Many classical inferential approaches fail to hold when interference exists among the population units. This amounts to the treatment status of one unit affecting the potential outcome of other units in the population. Testing for such spillover effects in this setting makes the null hypothesis non-sharp. An interesting approach to tackling the non-sharp nature of the null hypothesis in this setup is constructing conditional randomization tests such that the null is sharp on the restricted population. In randomized experiments, conditional randomized tests hold finite sample validity. Such approaches can pose computational challenges as finding these appropriate sub-populations based on experimental design can involve solving an NP-hard problem. In this paper, we view the network amongst the population as a random variable instead of being fixed. We propose a new approach that builds a conditional quasi-randomization test. Our main idea is to build the (non-sharp) null distribution of no spillover effects using random graph null models. We show that our method is exactly valid in finite-samples under mild assumptions. Our method displays enhanced power over other methods, with substantial improvement in complex experimental designs. We highlight that the method reduces to a simple permutation test, making it easy to implement in practice. We conduct a simulation study to verify the finite-sample validity of our approach and illustrate our methodology to test for interference in a weather insurance adoption experiment run in rural China.

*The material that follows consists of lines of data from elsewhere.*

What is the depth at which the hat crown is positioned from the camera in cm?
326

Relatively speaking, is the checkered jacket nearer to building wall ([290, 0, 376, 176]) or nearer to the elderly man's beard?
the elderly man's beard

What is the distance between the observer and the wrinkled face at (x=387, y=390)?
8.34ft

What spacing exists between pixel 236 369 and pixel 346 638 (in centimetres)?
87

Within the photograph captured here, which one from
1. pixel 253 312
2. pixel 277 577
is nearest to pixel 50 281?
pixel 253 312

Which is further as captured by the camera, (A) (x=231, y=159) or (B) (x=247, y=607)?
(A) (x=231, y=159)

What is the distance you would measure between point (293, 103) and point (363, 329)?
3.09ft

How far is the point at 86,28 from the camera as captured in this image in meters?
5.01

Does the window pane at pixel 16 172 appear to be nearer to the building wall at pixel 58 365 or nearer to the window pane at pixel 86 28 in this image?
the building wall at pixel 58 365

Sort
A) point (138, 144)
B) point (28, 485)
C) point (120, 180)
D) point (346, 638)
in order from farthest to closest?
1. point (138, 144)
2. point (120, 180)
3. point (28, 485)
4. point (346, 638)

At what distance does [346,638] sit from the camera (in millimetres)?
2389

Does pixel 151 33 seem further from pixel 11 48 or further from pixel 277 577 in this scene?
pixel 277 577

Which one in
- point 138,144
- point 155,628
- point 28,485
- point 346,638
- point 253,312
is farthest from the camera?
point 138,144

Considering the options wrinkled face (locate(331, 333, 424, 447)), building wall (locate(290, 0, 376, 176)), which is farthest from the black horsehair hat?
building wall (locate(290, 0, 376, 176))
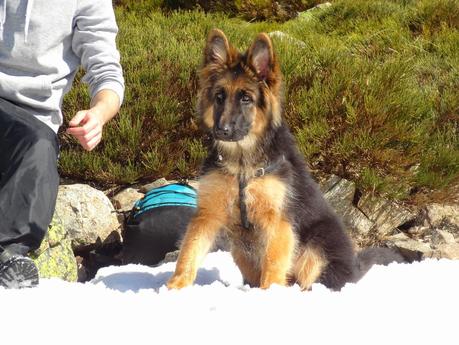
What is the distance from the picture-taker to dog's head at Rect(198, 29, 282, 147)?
3.81 metres

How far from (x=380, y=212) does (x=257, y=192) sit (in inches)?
101

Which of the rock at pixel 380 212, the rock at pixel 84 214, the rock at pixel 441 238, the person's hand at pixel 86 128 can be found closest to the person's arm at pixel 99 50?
the person's hand at pixel 86 128

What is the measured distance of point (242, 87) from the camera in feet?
12.6

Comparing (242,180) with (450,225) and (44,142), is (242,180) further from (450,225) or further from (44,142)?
(450,225)

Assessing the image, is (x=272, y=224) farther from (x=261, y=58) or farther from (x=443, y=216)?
(x=443, y=216)

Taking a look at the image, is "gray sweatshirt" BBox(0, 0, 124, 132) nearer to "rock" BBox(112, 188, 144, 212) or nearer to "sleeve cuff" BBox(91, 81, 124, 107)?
"sleeve cuff" BBox(91, 81, 124, 107)

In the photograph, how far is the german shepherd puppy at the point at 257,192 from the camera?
3.66 m

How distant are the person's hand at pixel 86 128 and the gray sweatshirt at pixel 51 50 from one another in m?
0.39

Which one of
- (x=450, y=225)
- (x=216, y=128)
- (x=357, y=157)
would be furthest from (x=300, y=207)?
(x=450, y=225)

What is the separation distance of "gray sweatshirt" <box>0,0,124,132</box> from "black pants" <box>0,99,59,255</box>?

翻译：许多经典推断方法在总体单元间存在干扰时无法成立，即一个单元的处理状态会影响总体中其他单元的结果变量。在此背景下检验此类溢出效应会导致原假设变为非尖锐状态。解决该设定下原假设非尖锐性的一种有趣方法是构建条件随机化检验，使得原假设在受限总体中保持尖锐。在随机化实验中，条件随机化检验具有有限样本有效性。此类方法可能带来计算挑战，因为基于实验设计寻找这些适当子总体可能涉及求解NP难问题。本文将总体中的网络视为随机变量而非固定变量，提出一种构建条件拟随机化检验的新方法。核心思路是利用随机图零模型构建无溢出效应的（非尖锐）原假设分布。我们证明该方法在温和假设下具有精确的有限样本有效性。该方法相比其他方法展现出更强的检验功效，在复杂实验设计中具有显著改进优势。特别需要指出的是，该方法可简化为简单置换检验，便于实际应用。我们通过模拟研究验证了方法的有限样本有效性，并以中国农村天气保险采纳实验为例说明如何运用该方法检验干扰效应。